--- Start Items ---

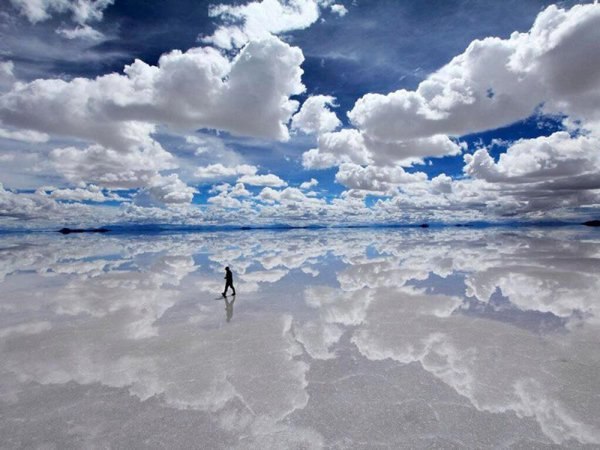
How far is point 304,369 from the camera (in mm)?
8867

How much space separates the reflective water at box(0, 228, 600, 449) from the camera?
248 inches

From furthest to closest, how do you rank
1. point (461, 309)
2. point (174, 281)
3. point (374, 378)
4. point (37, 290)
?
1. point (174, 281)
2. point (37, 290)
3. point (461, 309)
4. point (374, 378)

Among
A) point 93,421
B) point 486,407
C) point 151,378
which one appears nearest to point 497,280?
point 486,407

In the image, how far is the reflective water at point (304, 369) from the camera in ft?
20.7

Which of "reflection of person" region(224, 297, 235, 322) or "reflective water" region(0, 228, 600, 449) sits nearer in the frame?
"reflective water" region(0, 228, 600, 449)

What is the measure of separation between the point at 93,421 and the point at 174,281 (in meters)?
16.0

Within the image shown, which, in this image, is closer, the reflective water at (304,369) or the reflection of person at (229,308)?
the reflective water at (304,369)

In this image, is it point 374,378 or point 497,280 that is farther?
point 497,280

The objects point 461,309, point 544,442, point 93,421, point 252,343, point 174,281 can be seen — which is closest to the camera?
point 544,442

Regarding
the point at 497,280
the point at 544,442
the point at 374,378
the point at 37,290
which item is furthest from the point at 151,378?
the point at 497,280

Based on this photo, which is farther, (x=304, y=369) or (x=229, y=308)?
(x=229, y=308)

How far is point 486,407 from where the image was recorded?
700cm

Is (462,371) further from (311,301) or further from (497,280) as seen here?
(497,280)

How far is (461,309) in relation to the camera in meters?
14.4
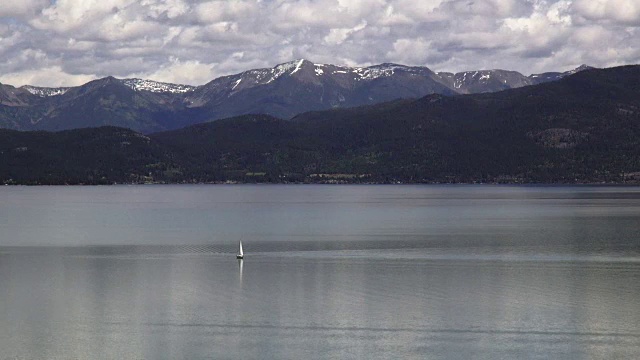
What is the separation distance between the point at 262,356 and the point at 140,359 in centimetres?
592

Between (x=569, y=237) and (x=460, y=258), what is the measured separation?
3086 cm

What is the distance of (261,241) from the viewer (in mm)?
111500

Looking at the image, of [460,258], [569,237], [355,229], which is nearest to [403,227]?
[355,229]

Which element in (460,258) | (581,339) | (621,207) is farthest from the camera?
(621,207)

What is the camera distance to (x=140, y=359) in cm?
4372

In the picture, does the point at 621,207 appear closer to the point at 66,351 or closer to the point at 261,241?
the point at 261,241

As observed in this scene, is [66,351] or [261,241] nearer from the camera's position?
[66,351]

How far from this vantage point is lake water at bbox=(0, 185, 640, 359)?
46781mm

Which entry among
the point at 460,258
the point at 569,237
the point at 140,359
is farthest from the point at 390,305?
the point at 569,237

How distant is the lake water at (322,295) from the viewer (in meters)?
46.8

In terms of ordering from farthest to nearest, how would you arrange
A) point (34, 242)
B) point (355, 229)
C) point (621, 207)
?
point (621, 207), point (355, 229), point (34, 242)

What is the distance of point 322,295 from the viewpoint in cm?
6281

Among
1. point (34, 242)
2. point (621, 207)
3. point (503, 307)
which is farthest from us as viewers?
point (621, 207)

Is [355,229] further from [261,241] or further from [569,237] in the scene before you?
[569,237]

--- End Items ---

# What to produce:
Reproduce the records without any change, starting at the line that contains "What is the separation" and continuing through the end of the records.

# Solution to the problem:
What is the separation distance between the point at 262,356 and the point at 140,359 in centimetres?
592

Between (x=569, y=237) and (x=460, y=258), what is the measured separation?
3086 cm

What is the distance of (261,241) from the viewer (in mm)?
111500

Looking at the image, of [460,258], [569,237], [355,229], which is nearest to [403,227]?
[355,229]

Which element in (460,258) | (581,339) | (621,207) is farthest from the camera?
(621,207)

What is the camera distance to (x=140, y=359) in cm?
4372

In the picture, does the point at 621,207 appear closer to the point at 66,351 or closer to the point at 261,241?
the point at 261,241

As observed in this scene, is [66,351] or [261,241] nearer from the camera's position?
[66,351]

How far from this vantage point is lake water at bbox=(0, 185, 640, 359)?
46781mm

Which entry among
the point at 460,258
the point at 569,237
the point at 140,359
is farthest from the point at 390,305?
the point at 569,237

How distant is the lake water at (322,295) from the viewer (in meters)?
46.8

In terms of ordering from farthest to nearest, how would you arrange
A) point (34, 242)
B) point (355, 229)
C) point (621, 207)
?
point (621, 207), point (355, 229), point (34, 242)

What is the distance of point 322,295 from the viewpoint in cm?
6281

Among
1. point (34, 242)
2. point (621, 207)
3. point (503, 307)
which is farthest from us as viewers?
point (621, 207)

Is [355,229] further from [261,241] or further from [569,237] in the scene before you?
[569,237]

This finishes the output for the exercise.